Contredisant la position initiale de Netanyahu, George Mitchell avait annoncé que la politique des Etats-Unis se concentre sur une solution à deux Etats, « un Etat palestinien et l’Etat juif d’Israël coexistant en paix ». Ensuite, il a souhaité que l’initiative de paix de la Ligue arabe s’intègre dans les efforts que les Etats-Unis comptent coordonner pour parvenir à un Etat palestinien indépendant. Le plan de paix arabe offre à Israël une paix complète en échange de son retrait total des territoires occupés en 1967 et d’une « solution juste » du problème des réfugiés chassés en 1948 de leurs foyers. « Les Etats-Unis se sont engagés en faveur de l’établissement d’un Etat palestinien indépendant, souverain, où s’épanouiraient les aspirations du peuple palestinien à contrôler son destin », a déclaré Mitchell. L’approche des Etats-Unis se heurte à celle du cabinet israélien, investi le 31 mars, qui écarte l’option de deux Etats tout en se disant prêt à parler de paix avec les Palestiniens sur la base d’un plan privilégiant leur développement économique.

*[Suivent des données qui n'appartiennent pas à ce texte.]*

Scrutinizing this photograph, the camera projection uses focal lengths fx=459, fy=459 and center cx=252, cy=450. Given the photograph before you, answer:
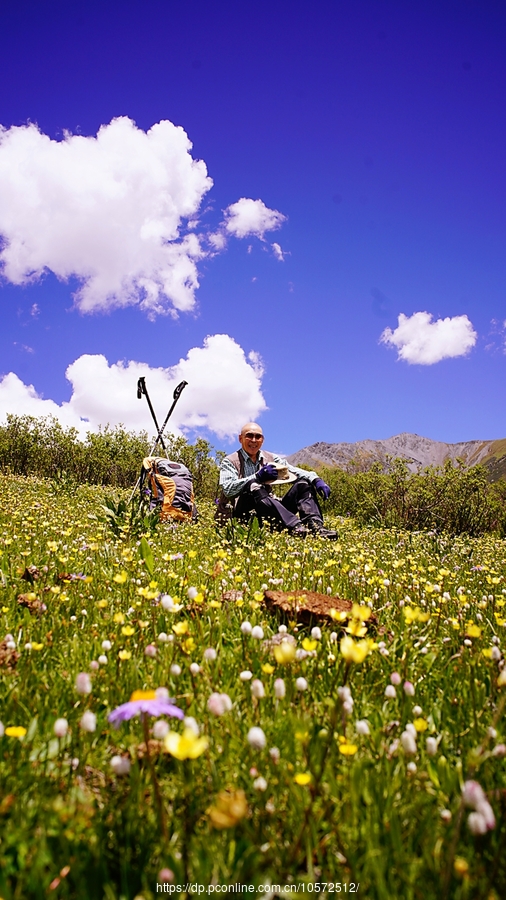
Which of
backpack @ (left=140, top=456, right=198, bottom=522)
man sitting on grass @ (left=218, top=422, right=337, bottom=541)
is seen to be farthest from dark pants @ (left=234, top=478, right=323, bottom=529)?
backpack @ (left=140, top=456, right=198, bottom=522)

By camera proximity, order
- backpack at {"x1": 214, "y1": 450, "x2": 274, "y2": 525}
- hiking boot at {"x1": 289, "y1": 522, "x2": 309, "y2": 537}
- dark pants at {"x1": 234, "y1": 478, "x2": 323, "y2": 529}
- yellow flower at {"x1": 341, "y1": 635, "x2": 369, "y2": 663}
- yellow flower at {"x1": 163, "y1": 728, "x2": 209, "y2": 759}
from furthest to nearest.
Answer: 1. backpack at {"x1": 214, "y1": 450, "x2": 274, "y2": 525}
2. dark pants at {"x1": 234, "y1": 478, "x2": 323, "y2": 529}
3. hiking boot at {"x1": 289, "y1": 522, "x2": 309, "y2": 537}
4. yellow flower at {"x1": 341, "y1": 635, "x2": 369, "y2": 663}
5. yellow flower at {"x1": 163, "y1": 728, "x2": 209, "y2": 759}

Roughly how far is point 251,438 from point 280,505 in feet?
5.17

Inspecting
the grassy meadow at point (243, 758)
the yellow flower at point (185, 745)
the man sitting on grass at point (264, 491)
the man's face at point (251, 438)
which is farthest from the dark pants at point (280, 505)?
the yellow flower at point (185, 745)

Face à la vague de réprobation, la présidence du conseil israélien a affirmé dans un communiqué que « le premier ministre n’a jamais fixé la reconnaissance d’Israël en tant qu’Etat du peuple juif comme préalable à des négociations de paix et à un dialogue avec les Palestiniens », explique ce texte, en affirmant que « la reconnaissance d’Israël comme pays juif est une affaire de principe essentielle, largement acceptée en Israël et dans le monde, sans laquelle il est impossible de progresser dans le processus de paix et de parvenir à un accord de paix », ajoute néanmoins le communiqué. En plus, Netanyahu a affirmé qu’« Israël ne cherchait pas à régner sur les Palestiniens, mais doit s’assurer que le processus politique avec eux n’aboutira pas à un second Hamastan (Etat du Hamas) au cœur du pays ». Il faisait référence à la bande de Gaza que contrôle le Hamas et d’où sont tirées sporadiquement des roquettes sur Israël.

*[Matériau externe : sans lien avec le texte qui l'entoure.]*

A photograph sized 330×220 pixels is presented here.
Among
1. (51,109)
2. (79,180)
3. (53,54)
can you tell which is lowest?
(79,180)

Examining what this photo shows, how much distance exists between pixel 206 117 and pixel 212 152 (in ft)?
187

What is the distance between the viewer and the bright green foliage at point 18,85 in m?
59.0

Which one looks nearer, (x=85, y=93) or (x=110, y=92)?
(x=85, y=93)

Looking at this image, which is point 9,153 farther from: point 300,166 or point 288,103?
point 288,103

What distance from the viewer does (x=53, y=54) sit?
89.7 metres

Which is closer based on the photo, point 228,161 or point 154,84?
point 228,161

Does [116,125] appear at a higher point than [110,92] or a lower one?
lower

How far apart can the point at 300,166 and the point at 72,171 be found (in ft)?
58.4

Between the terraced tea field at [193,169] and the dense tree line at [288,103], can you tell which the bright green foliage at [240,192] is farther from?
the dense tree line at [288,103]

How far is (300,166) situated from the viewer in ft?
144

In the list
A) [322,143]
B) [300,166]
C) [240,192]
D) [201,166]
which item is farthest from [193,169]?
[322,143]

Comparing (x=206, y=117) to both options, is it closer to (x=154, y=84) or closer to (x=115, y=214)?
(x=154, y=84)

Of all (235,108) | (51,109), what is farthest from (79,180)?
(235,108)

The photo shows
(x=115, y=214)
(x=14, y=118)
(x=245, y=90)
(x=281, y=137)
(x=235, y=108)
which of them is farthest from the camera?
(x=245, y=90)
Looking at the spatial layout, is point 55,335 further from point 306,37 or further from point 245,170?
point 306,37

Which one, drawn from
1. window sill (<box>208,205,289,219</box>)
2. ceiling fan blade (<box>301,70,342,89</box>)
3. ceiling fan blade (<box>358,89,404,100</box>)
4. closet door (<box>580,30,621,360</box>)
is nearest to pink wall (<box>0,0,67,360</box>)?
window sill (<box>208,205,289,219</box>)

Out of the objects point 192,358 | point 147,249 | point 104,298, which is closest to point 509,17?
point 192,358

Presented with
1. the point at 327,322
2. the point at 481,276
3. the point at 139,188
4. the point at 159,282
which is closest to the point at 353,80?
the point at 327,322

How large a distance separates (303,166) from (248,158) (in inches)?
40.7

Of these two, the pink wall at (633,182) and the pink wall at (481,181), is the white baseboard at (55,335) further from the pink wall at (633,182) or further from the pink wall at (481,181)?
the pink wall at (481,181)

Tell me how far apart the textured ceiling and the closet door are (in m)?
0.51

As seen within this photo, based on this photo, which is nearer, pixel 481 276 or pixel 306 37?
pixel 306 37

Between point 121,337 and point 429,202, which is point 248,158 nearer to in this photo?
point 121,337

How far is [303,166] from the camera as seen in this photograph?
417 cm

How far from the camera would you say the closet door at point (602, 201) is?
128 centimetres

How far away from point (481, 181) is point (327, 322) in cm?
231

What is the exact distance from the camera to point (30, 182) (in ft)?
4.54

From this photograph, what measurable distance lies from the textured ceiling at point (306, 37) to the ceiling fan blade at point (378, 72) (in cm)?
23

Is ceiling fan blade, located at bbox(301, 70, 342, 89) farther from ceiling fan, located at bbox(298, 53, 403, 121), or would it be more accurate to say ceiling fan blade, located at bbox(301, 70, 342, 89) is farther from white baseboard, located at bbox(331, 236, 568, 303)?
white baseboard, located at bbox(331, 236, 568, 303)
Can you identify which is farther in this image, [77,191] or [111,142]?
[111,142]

Le prédécesseur de M. Netanyahu, Ehud Olmert, avait déjà exigé en novembre 2007 que les Palestiniens reconnaissent Israël « comme l’Etat du peuple juif », mais n’était quasiment plus revenu sur ce thème par la suite. A l’époque, cette demande avait déjà été qualifiée « d’inacceptable » par le chef de l’équipe des négociateurs palestiniens, Ahmad Qoreï, qui avait rappelé que l’Autorité palestinienne « reconnaissait déjà l’Etat d’Israël dans les frontières de 1967 ». Les Palestiniens craignent notamment que la reconnaissance d’Israël comme l’Etat des juifs reviendrait pour eux à renoncer au « droit au retour » sur leurs terres des réfugiés palestiniens. Israël se définit selon une loi fondamentale comme « Etat hébreu » tout en comptant 1,3 million de citoyens arabes. Il s’agit des descendants des 160 000 Palestiniens restés sur leurs terres après la création de l’Etat juif. Ils représentent aujourd’hui 20 % de sa population.